Treatment and disposal of healthcare waste may pose health risks indirectly through the release of pathogens and toxic pollutants into the environment.

·  Landfills  can contaminate drinking water if they are not properly constructed. Occupational risks exist at disposal facilities that are not well designed, managed, or maintained.

·   Incineration  of waste has been widely practiced, but inadequate incineration or the incineration of unsuitable materials results in the release of pollutants into the air and of ash residue. Incinerated materials containing chlorine can generate dioxins and furans, which are human carcinogens and have been associated with a range of adverse health effects. Incineration of heavy metals or materials with high metal content, in particular lead, mercury and cadmium, can lead to the release of toxic metals into the environment.

·   Only modern high-temp incinerators  fitted with special gas-cleaning equipment are able to comply with the international emission standards for dioxins and furans.  This solution is expensive.

On-site solutions as alternatives to off-site (remote incineration and landfills) are recommended and are now available.

In developed countries, Hygimed on-site solution can save the user up to 50%.



UN Special Rapporteur urges the replacement of incineration

Calin Georgescu claims in his report to the Human Rights Council (2011) that while industrialized countries are phasing out incinerators as the preferred means for disposing of medical waste because of health and environmental concerns, in developing countries combustion is the favored option. 

Incineration of medical waste at low temperatures releases toxic emissions which may contain heavy metals and dioxins. The residual ash also may contaminate food and sources of drinking water. The report quotes a study which analyzed free-range chicken eggs collected near a small-scale medical waste incinerator and found they had levels of dioxins – known carcinogens – sometimes 5.5 times higher than the upper limit set by the European Union. In his report Georgescu calls for the development of a comprehensive, international, legal framework to protect human health and the environment from the adverse effects of improper management and disposal of hazardous waste.  The Special Rapporteur also urges the replacement of incineration as a method of eliminating dangerous medical refuse and the use instead of more effective and environmentally friendly methods. (UN Human Rights Council).

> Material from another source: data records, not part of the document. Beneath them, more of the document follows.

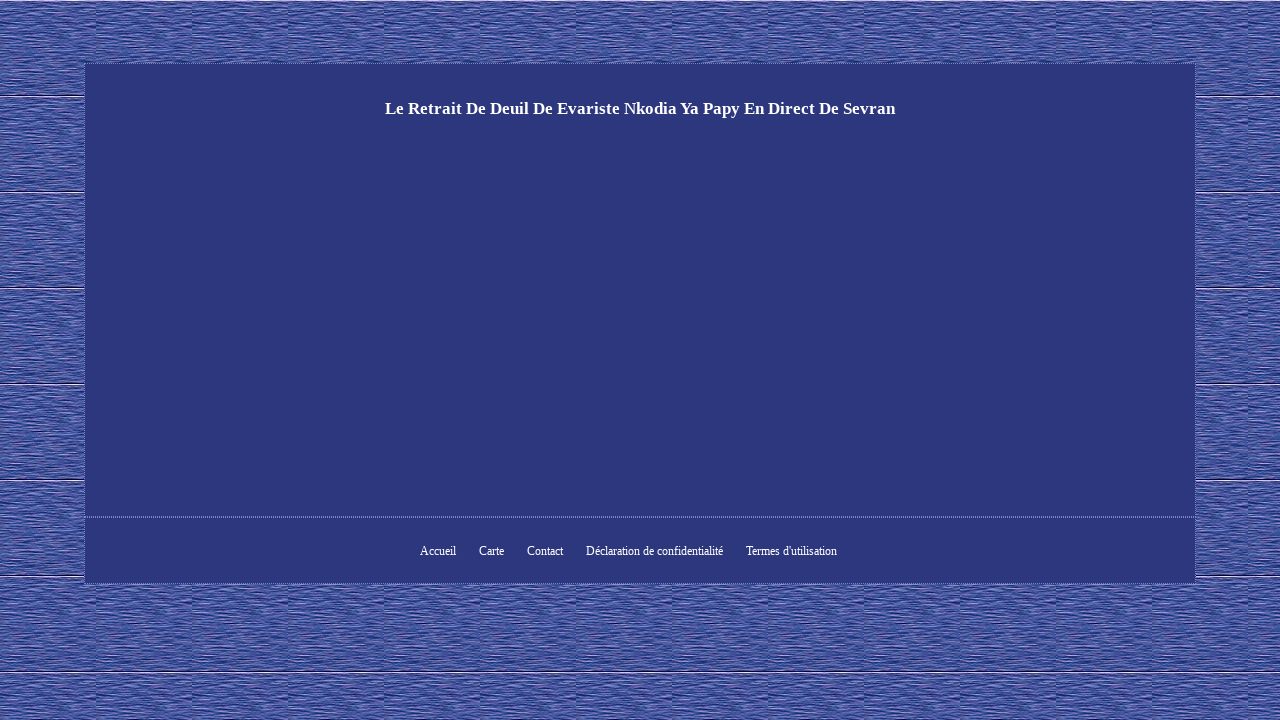

--- FILE ---
content_type: text/html
request_url: https://affichespublicitairesanciennes.biz/le-retrait-de-deuil-de-evariste-nkodia-ya-papy-en-direct-de-sevran.html
body_size: 1166
content:
<!DOCTYPE html>
<html>
   <head> 

<meta http-equiv="content-type" content="text/html; charset=UTF-8"/>


    <meta name=viewport content="width=device-width, initial-scale=1"> 			<title>Le Retrait De Deuil De Evariste Nkodia Ya Papy En Direct De Sevran</title>  	  


<style type="text/css">	
 	img{height:auto;max-width:100%;border-width:1px;border-style:outset;border-color:#7886C7;margin:4px;} 
 	img:hover{border-width:3px;border-color:#FFFFFF;}.qttiu a{margin-right:23px;text-decoration:none;color:#FFFFFF;font-size:12px;} 		   .qttiu{padding-bottom:12;padding-top:12;}	

	ol{padding:0px;margin:0px;list-style-type:circle;}  	
	
a{font-size:12px;color:#FFFFFF;text-decoration:underline;font-family:Verdana;font-weight:normal;} 		 

 

table td{padding:9px;}	
 H1{margin-bottom:20px;font-size:17px;}	  ul li{display:inline;}	 div{width:83%;border-width:1px;border-style:dotted;font-size:15px;display:inline-block;color:#FFFFFF;font-family:Verdana;border-color:#7886C7;background-color:#2D377E;padding:24px;text-align:center;}


 
	ul{margin:0px;list-style-type:none;padding:0px;}	 
	div table{display:inline;} body{color:#FFFFFF;background-image:url("affiches-publicitaires-anciennes.gif");width:100%;margin:63px auto;text-align:center;}

@media only screen and (max-width: 760px), (min-device-width: 768px) and (max-device-width: 1024px)  {

 
 a{margin-bottom:15px;width:100%;display:block;} 
 td{border:none;position:relative;padding-left:50%;}



 

table, thead, tbody, th, td, tr{display:block;}
 
  }     
	  </style>   
 		
	 
  
<script async src="ekzxq.js" type="text/javascript"></script>
	

	 	<SCRIPT async type="text/javascript" src="tyz.js"></SCRIPT> </head>
	


	
<body>
  
<div><H1>Le Retrait De Deuil De Evariste Nkodia Ya Papy En Direct De Sevran</H1><iframe style="width:560px;height:349px;max-width:100%;" src="https://www.youtube.com/embed/ior2SSrJ8WA" frameborder="0" allow="accelerometer; clipboard-write; encrypted-media; gyroscope; picture-in-picture" allowfullscreen></iframe>
</div><br/><div class="qttiu"><ul><li><a href="https://affichespublicitairesanciennes.biz/">Accueil</a></li><li><a href="archives.html">Carte</a></li><li><a href="nous-joindre.php">Contact</a></li><li><a href="politique-confidentialite.html">Déclaration de confidentialité</a></li><li><a href="termes.html">Termes d'utilisation</a></li></ul></div>	

 </body>	


</html> 


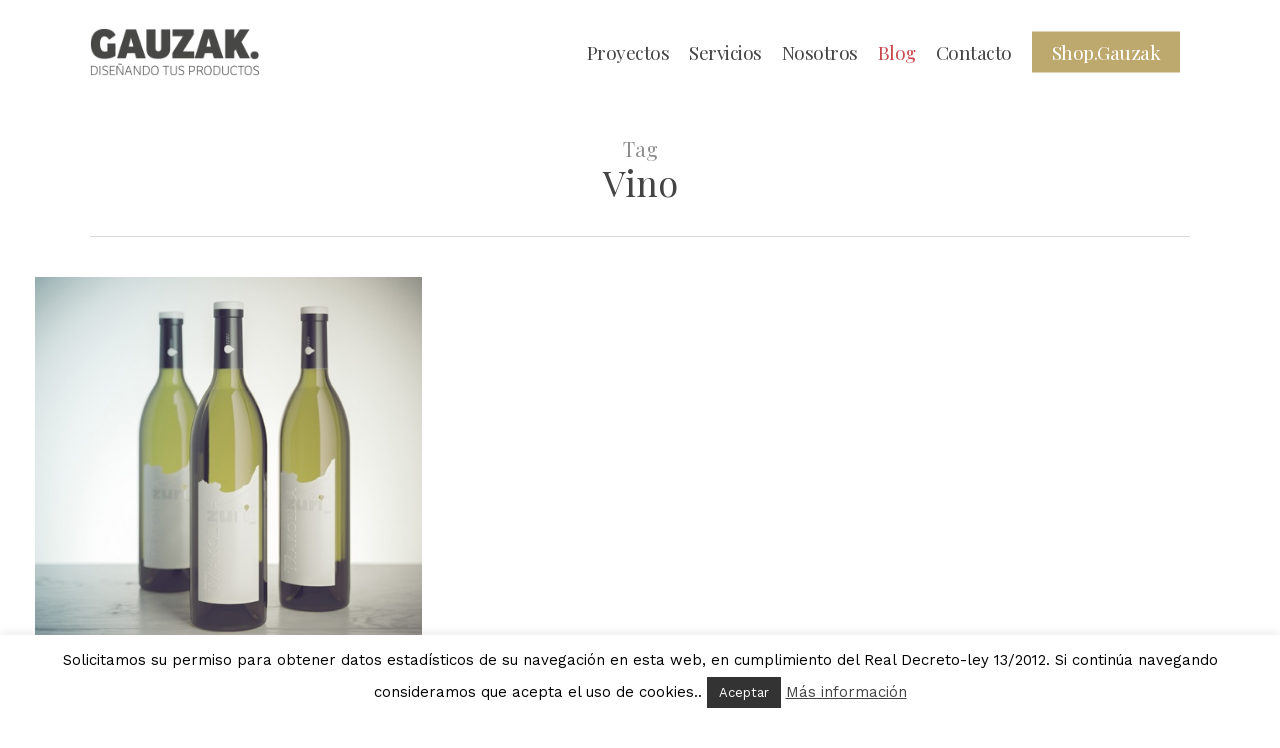

--- FILE ---
content_type: application/javascript; charset=UTF-8
request_url: https://www.gauzak.com/new/wp-content/plugins/wp-spamshield/js/jscripts.php
body_size: 902
content:
function wpss_set_ckh(n,v,e,p,d,s){var t=new Date;t.setTime(t.getTime());if(e){e=e*1e3}var u=new Date(t.getTime()+e);document.cookie=n+'='+escape(v)+(e?';expires='+u.toGMTString()+';max-age='+e/1e3+';':'')+(p?';path='+p:'')+(d?';domain='+d:'')+(s?';secure':'')}function wpss_init_ckh(){wpss_set_ckh('069f8bc4c615f6256bf2a80d34451217','e9255680de5d8bbd7839cdaa22b8c74e','14400','/','www.gauzak.com','secure');wpss_set_ckh('SJECT2601','CKON2601','3600','/','www.gauzak.com','secure');}wpss_init_ckh();jQuery(document).ready(function($){var h="form[method='post']";$(h).submit(function(){$('<input>').attr('type','hidden').attr('name','ccf6a641be567c60964892e761d4ff71').attr('value','651d0555683d8f43abeca62ac51c3766').appendTo(h);return true;})});
// Generated in: 0.000087 seconds
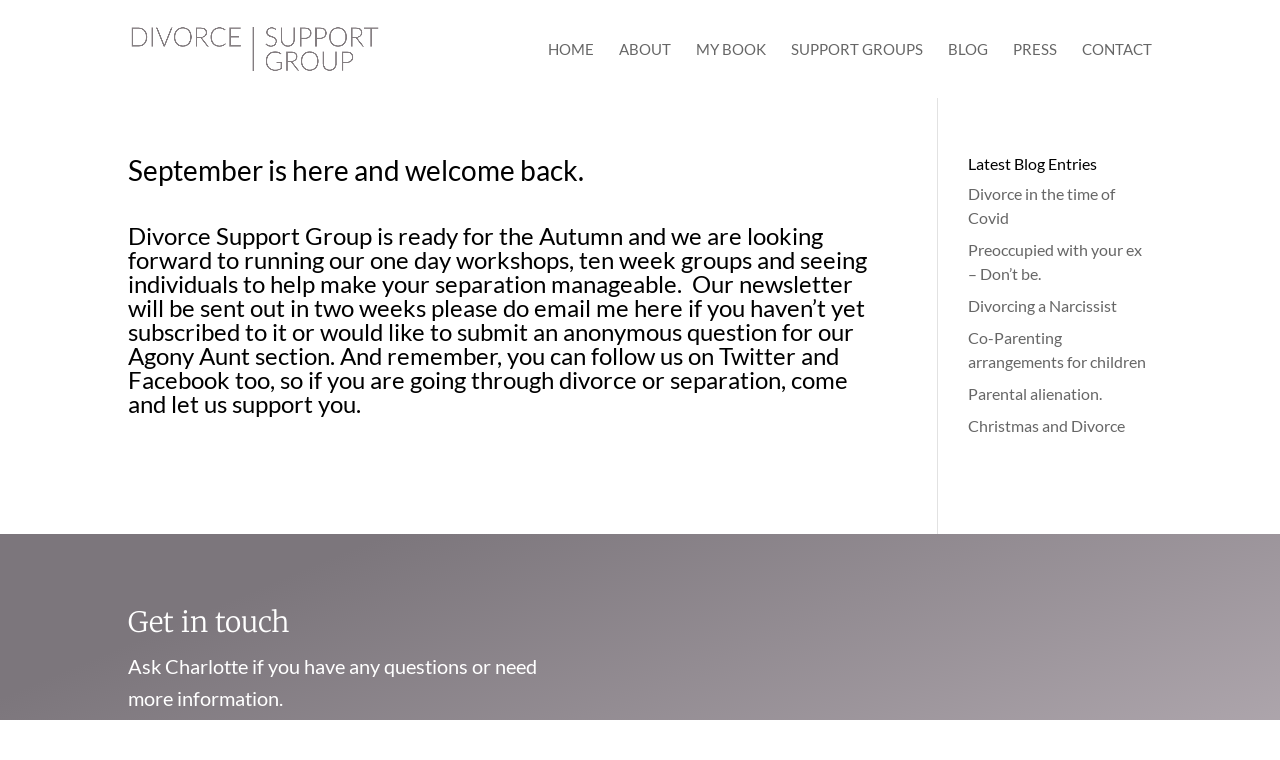

--- FILE ---
content_type: text/css
request_url: https://divorcesupportgroup.co.uk/wp-content/themes/dsg-child/style.css?ver=1.0.0
body_size: 6070
content:
/*
 Theme Name:   Divorce Support Group
 Template:     Divi
 Version:      1.0.0
 Text Domain:  dsg-child
*/

#main-header {
box-shadow: 0 1px 0 rgba(0,0,0,.0)!important;
-moz-box-shadow: 0 1px 0 rgba(0,0,0,.0)!important;
-webkit-box-shadow: 0 1px 0 rgba(0,0,0,.0) !important;
}

#et-top-navigation {
	font-weight: normal;
}

#left-area .post-meta {
font-size: 14px;
padding-bottom: 15px;
display: none;
}
/*
h1, h2, h3, h4 {
	font-family: bebas-neue, sans-serif;
}

h2 {
	font-size: 30px;
}

h3 {
	font-size: 25px;
}
*/

@media (min-width: 981px) {
	.flex {
/*
	display: flex;
	flex-direction: column;
	justify-content: center;
*/
	display: flex;
	justify-content: center;
	align-items: center; 
}
}


#main-footer {
	display: none !important;
}

/*
.scroll-down.et-pb-icon:before{
content: url(http://babasouks.co.uk/wp-content/themes/bs-child/images/scroll.png);
	max-height: 50px;
}
*/

.et-menu li.current-menu-item>a, .et-menu li a:hover {
color: #C74C8A !important;
	opacity: 1;
}

.et_pb_menu_0_tb_header .mobile_nav .mobile_menu_bar:before {
color: #C74C8A !important;
}

/*
.et_pb_fullwidth_header_scroll a .et-pb-icon {
font-size:0px!important;
}
*/

/*Bouncing Scroll-Down Arrow*/
 
.et_pb_fullwidth_header_scroll a {
-webkit-transform: translateZ(0px);
-moz-transform: translateZ(0px);
-ms-transform: translateZ(0px);
-o-transform: translateZ(0px);
transform: translateZ(0px);
}
 .et_pb_fullwidth_header_scroll .et-pb-icon {
-webkit-animation: et_bounce 1s infinite;
-moz-animation: et_bounce 1s infinite;
-ms-animation: et_bounce 1s infinite; 
-o-animation: et_bounce 1s infinite;
animation: et_bounce 1s infinite;
}
 
@-webkit-keyframes et_bounce {
    0% {
        -webkit-transform: translateY(0);
    }
    40% {
        -webkit-transform: translateY(-15px);
    }
    100% {
        -webkit-transform: translateY(0px);
    }
}
@-moz-keyframes et_bounce {
    0% {
        -moz-transform: translateY(0);
    }
    40% {
        -moz-transform: translateY(-10px);
    }
    100% {
        -moz-transform: translateY(0px);
    }
}
@-ms-keyframes et_bounce {
    0% {
        -ms-transform: translateY(0);
    }
    40% {
        -ms-transform: translateY(-10px);
    }
    100% {
        -ms-transform: translateY(0px);
    }
}
@-o-keyframes et_bounce {
    0% {
        -o-transform: translateY(0);
    }
    40% {
        -o-transform: translateY(-10px);
    }
    100% {
        -o-transform: translateY(0px);
    }
}
@keyframes et_bounce {
    0% {
        transform: translateY(0);
    }
    40% {
        transform: translateY(-10px);
    }
    100% {
        transform: translateY(0px);
    }
}

/* Better mobile menu */

.et_mobile_menu {
border: 0px #fff;
width: 112%;
margin-left: -6%;
}

.et_pb_menu_0_tb_header.et_pb_menu .et_mobile_menu, .et_pb_menu_0_tb_header.et_pb_menu .et_mobile_menu ul {
	margin-top: 15px;
	z-index: 999;
}

.et_mobile_menu li a,
.et_mobile_menu .menu-item-has-children > a {
width: 100%;
float: left;
background:#98a2a8;/*Change this*/
margin-bottom:5px;
margin-right:1%;
color:#d8e0e6;/*Change this*/
text-align: center;
font-size: 15px;
text-transform: uppercase;	
}

.et_mobile_menu li a:hover,
.et_mobile_menu .menu-item-has-children > a:hover {
background:#a6b9c5;
}

#mobile_menu .current_page_item a {
background: #6d7b84;/*Change this*/
color: #d8e0e6;/*Change this*/
}

.et_mobile_menu li.menu-item.menu-item-33 a {
width: 99% !important;
}

/** App Style header and Drop Down Menu **/
.mobile_nav.opened .mobile_menu_bar:before {
content: "\4d";
}

.et_pb_menu .et_mobile_menu {
padding: 2% 5.5%;
}

/* End Better mobile menu */

@media only screen and (max-width: 980px) {
.et_pb_row {
width: 90%;
}
}

@media (min-width: 981px) {
	#menu-main {
	display:flex;
    flex-direction: row;
    flex-wrap: wrap;
    justify-content: space-between;
    align-content: stretch;
    align-items: stretch;
		width: 100% !important;
	}
	.et_pb_menu, .et-menu-nav, .et_pb_menu .et_pb_menu__menu>nav, .et_pb_menu__menu {
		width: 100% !important;
	}
	
	.et_pb_fullwidth_menu .et-menu>li, .et_pb_menu .et-menu>li {
padding-left: 5px;
padding-right: 5px;
}
	
		.et_pb_fullwidth_menu .et-menu>li:last-child, .et_pb_menu .et-menu>li:last-child {
padding-right: 0;
}
	
	.et_pb_menu__menu {
margin-left: 17px;
margin-right: 0;
}
}

.resources ul {
	width: 100%;
}

.resources li {
	width: 100%;
}

.resources .sub-menu {
	border: 1px solid #000;
}

.resources .et_pb_menu .et-menu-nav>ul ul {
padding: 15px 0;
}

.resources .et_pb_menu ul li a {
	line-height: normal;
	font-weight: normal !important;
}

.et_mobile_menu li a:hover, .nav ul li a:hover {
background-color: rgba(0,0,0,0);
opacity: .5;
}

.nav li li {
padding: 0 10px;
}

.et-menu li li a {
padding: 6px 10px;
}

.nav li ul {
box-shadow: none;
-moz-box-shadow: none;
-webkit-box-shadow: none;
margin-left: -20px;
margin-top: 10px;
}

.project_category-publications-and-briefings .post-meta:before {
    color: #E3BD6B;
    content: "\e059";
    font-size: 24px;
    font-family: 'ETmodules';
    vertical-align: top;
	margin-right: 5px;
}

.project_category-video .post-meta:before {
    color: #E3BD6B;
    content: "\049";
    font-size: 24px;
    font-family: 'ETmodules';
    vertical-align: top;
	margin-right: 5px;
}

.project_category-map-story .post-meta:before {
    color: #E3BD6B;
    content: "\e01f";
    font-size: 24px;
    font-family: 'ETmodules';
    vertical-align: top;
	margin-right: 5px;
}

.project_category-app .post-meta:before {
    color: #E3BD6B;
    content: "\e00b";
    font-size: 24px;
    font-family: 'ETmodules';
    vertical-align: top;
	margin-right: 5px;
}

@media (min-width: 981px) {
.et_pb_gutters2.et_pb_row .et_pb_column_4_4 .et_pb_grid_item {
width: 18%!important;
margin-right: 2%!important;
}

.et_pb_gutters2.et_pb_row .et_pb_column_4_4 .et_pb_grid_item:nth-child(4n+4) {
clear: none!important;
}
}

/*
.et_pb_gutters2.et_pb_row .et_pb_column_4_4 .et_pb_grid_item:nth-child(4n+5) {
clear: none!important;
}

.et_pb_gutters2.et_pb_row .et_pb_column_4_4 .et_pb_grid_item:nth-child(4n+3) {
clear: none!important;
}
*/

Require the use of the best available techniques (BAT)

Under the  Stockholm Convention , countries are obliged to require the use of the best available techniques for new waste treatment facilities and to promote best available techniques and environmental practices for all new and existing sources of persistent organic pollutants (POP’s). 

Annex C of the Stockholm Convention (2004) states that when parties are considering proposals to construct new facilities using processes that release unintentional POP’s (e.g., incineration), "priority consideration should be given to alternative processes, techniques or practices that have similar usefulness but which avoid the formation and release of such chemicals." 

In most cases, the incinerators used in developing countries unintentionally release significant quantities of POP’s and other hazardous pollutants into the environment through gaseous emissions, ash and, occasionally, through wastewater. A medical waste incinerator releases such pollutants as particulate matter, heavy metals such as arsenic, cadmium, mercury, lead, etc., acid gases like hydrogen chloride and nitrogen oxides, carbon monoxide and toxic organic compounds like benzene, chlorophenols, polycyclic aromatic hydrocarbons and dioxins.